On Bernoulli convolutions generated by second Ostrogradsky series and their fine fractal properties

We study properties of Bernoulli convolutions generated by the second Ostrogradsky series, i.e., probability distributions of random variables \begin{equation} \xi = \sum_{k=1}^\infty \frac{(-1)^{k+1}\xi_k}{q_k}, \end{equation} where $q_k$ is a sequence of positive integers with $q_{k+1}\geq q_k(q_k+1)$, and $\{\xi_k\}$ are independent random variables taking the values $0$ and $1$ with probabilities $p_{0k}$ and $p_{1k}$ respectively.
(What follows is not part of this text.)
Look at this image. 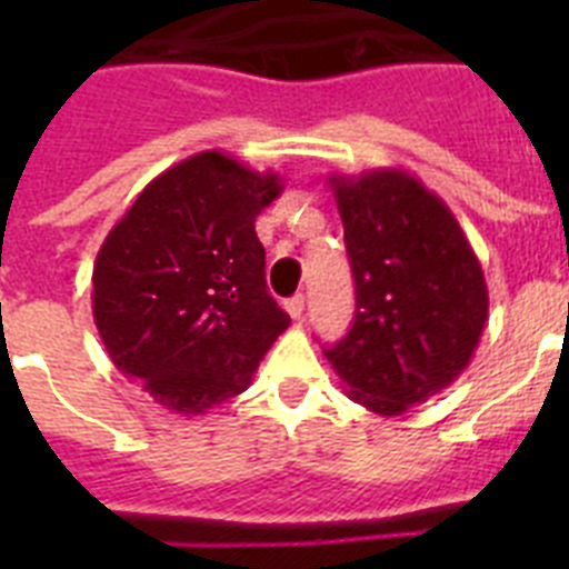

We prove that $\xi$ has an anomalously fractal Cantor type singular distribution ($\dim_H (S_{\xi})=0$) whose Fourier-Stieltjes transform does not tend to zero at infinity. We also develop different approaches how to estimate a level of "irregularity" of probability distributions whose spectra are of zero Hausdorff dimension. Using generalizations of the Hausdorff measures and dimensions, fine fractal properties of the probability measure $\mu_\xi$ are studied in details. Conditions for the Hausdorff--Billingsley dimension preservation on the spectrum by its probability distribution function are also obtained.